If you do opt to use the floppy power connector, there's a jumper you set to make it work, and there's another jumper that lets you bypass the card's protection diode. The diode's there to stop the card from being fried if there's another powered device on your 1394 bus. If there isn't one, bypassing the diode lets the card supply more current. Leave the diode enabled unless you're running various bus-powered devices and have problems running them all.

The CI-6950's RAID controller needs special drivers installed. You can chance it with the HPT370 drivers on the included floppy, or download the latest drivers from Highpoint's page here. The 6950's FireWire ports work whether or not the IDE controller driver's been installed.

If you want to use the 6950's IDE controller alongside the existing controller(s) on your motherboard, no problem; it'll just work, provided your computer hasn't had a resource allocation problem and installed the new controller on top of something else that doesn't want to share. You press control-H during startup to enter the HPT370 BIOS setup program and configure your drives; it's all quite straightforward, and covered in the manual.

If you want to actually boot from the HPT370, though, you probably won't be able to manage it. Your motherboard's BIOS may allow you to disable the onboard controllers and boot from another one, or it may let you set an extra controller's drive as the first boot device, or it may offer no such option. Note that not every BIOS that says you can boot from another controller actually allows you to do it.

There's nothing wrong with booting from a single drive on the motherboard controller, and putting your applications and swap file and whatever else on a RAID array that's, say, drive D, for most applications. Elegant, no. Effective, yes.

--- GIVEN DATA ---
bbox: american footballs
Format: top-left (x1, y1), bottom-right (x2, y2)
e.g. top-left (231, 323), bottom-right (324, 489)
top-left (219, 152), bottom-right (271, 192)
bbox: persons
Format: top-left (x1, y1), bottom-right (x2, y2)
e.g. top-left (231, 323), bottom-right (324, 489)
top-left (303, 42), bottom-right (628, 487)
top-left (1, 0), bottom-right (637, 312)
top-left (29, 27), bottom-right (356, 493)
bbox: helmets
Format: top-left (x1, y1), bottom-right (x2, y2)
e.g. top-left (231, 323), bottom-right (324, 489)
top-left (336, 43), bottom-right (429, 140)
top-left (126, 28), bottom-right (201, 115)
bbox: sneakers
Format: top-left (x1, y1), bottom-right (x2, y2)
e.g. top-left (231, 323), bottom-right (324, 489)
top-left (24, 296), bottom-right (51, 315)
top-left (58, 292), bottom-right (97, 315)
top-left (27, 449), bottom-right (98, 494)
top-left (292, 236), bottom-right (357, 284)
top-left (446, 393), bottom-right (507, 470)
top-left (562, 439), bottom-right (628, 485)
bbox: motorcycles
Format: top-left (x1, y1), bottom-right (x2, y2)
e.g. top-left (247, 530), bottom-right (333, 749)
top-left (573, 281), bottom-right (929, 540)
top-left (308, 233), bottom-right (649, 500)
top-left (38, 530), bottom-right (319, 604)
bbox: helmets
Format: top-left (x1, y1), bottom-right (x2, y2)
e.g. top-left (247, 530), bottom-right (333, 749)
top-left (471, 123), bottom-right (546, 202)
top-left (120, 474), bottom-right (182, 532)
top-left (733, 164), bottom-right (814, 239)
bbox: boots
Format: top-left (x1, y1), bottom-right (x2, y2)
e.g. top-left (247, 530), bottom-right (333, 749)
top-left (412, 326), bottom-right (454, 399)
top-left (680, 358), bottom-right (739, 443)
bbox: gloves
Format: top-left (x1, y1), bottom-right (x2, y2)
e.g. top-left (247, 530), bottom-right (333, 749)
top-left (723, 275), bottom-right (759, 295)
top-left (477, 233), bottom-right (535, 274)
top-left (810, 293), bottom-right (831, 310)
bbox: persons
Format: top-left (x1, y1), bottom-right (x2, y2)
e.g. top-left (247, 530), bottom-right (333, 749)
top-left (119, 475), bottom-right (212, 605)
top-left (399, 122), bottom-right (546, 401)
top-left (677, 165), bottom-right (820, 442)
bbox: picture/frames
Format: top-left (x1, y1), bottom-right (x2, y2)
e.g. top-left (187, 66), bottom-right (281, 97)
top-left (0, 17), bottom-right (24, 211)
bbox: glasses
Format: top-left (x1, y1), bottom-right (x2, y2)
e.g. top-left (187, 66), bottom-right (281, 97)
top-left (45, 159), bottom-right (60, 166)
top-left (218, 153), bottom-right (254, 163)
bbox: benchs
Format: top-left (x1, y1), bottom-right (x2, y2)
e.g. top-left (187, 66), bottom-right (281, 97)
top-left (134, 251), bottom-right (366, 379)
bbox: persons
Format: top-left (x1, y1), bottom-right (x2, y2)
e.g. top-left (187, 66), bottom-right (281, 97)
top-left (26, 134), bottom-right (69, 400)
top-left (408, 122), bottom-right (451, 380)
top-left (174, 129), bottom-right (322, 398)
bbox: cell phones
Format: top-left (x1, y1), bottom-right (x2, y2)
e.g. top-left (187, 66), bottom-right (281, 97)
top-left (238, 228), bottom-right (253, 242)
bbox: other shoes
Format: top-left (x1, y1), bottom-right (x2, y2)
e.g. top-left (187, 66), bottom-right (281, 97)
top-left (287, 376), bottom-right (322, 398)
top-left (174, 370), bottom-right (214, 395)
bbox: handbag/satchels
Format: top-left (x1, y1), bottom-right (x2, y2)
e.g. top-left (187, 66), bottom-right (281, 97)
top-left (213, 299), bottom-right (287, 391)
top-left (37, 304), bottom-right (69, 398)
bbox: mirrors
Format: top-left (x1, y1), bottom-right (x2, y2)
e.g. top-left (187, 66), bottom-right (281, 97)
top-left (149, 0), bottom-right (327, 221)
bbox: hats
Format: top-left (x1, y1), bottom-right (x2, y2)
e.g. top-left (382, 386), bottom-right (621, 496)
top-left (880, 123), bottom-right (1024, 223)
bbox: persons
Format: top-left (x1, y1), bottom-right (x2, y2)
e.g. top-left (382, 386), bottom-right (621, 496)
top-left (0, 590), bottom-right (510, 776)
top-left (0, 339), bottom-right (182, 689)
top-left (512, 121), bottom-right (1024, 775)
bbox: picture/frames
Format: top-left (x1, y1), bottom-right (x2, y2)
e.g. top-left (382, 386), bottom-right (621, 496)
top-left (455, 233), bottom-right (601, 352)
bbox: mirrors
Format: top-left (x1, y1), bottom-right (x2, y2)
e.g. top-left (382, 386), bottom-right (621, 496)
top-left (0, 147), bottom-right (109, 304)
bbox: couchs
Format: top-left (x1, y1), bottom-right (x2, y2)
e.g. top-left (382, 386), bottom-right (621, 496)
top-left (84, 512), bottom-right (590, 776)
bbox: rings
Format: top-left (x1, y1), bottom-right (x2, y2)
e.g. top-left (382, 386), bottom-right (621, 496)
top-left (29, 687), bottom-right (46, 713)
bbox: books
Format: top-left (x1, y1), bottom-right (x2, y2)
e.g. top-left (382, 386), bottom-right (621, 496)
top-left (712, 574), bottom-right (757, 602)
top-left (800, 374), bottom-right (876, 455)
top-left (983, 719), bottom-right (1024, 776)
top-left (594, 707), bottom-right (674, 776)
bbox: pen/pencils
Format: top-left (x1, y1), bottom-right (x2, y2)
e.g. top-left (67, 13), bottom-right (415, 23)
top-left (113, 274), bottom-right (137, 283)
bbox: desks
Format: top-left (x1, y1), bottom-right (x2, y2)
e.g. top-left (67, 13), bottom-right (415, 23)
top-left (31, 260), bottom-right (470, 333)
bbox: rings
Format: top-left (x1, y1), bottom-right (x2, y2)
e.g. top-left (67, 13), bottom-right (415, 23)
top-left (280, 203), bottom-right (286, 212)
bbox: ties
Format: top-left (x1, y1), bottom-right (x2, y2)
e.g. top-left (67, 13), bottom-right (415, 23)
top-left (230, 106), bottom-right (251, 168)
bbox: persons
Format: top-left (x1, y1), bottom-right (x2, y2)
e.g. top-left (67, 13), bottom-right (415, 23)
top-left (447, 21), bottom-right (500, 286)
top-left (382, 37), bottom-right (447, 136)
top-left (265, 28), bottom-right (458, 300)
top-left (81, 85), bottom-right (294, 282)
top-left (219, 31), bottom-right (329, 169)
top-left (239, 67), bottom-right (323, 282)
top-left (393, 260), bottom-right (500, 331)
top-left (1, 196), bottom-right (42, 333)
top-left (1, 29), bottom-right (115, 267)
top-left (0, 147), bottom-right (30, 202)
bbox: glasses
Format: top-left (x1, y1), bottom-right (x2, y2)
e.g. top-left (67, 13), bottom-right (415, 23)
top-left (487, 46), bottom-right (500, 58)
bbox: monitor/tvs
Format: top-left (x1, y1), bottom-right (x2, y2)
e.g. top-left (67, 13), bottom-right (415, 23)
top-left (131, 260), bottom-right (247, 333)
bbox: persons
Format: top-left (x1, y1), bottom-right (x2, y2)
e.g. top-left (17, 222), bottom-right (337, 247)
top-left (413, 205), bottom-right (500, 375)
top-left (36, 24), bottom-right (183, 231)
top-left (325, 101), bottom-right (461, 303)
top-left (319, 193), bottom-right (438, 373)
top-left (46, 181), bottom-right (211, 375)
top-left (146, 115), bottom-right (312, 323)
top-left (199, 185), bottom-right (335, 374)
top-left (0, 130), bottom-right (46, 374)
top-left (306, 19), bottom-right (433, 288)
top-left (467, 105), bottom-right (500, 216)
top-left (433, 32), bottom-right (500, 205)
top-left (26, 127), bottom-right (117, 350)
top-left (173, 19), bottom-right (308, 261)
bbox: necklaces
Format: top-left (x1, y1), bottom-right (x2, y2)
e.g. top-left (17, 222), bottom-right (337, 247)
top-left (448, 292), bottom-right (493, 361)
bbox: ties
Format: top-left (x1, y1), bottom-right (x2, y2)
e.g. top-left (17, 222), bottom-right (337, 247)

--- WORK TO COMPLETE ---
Using the page text, explain in one to three sentences what the card's protection diode is for and what bypassing it gains. Nothing in the records is needed.

--- EXERCISE OUTPUT ---
The diode keeps the card from being fried when another powered device is on the 1394 bus. If there is no such device, bypassing the diode lets the card supply more current.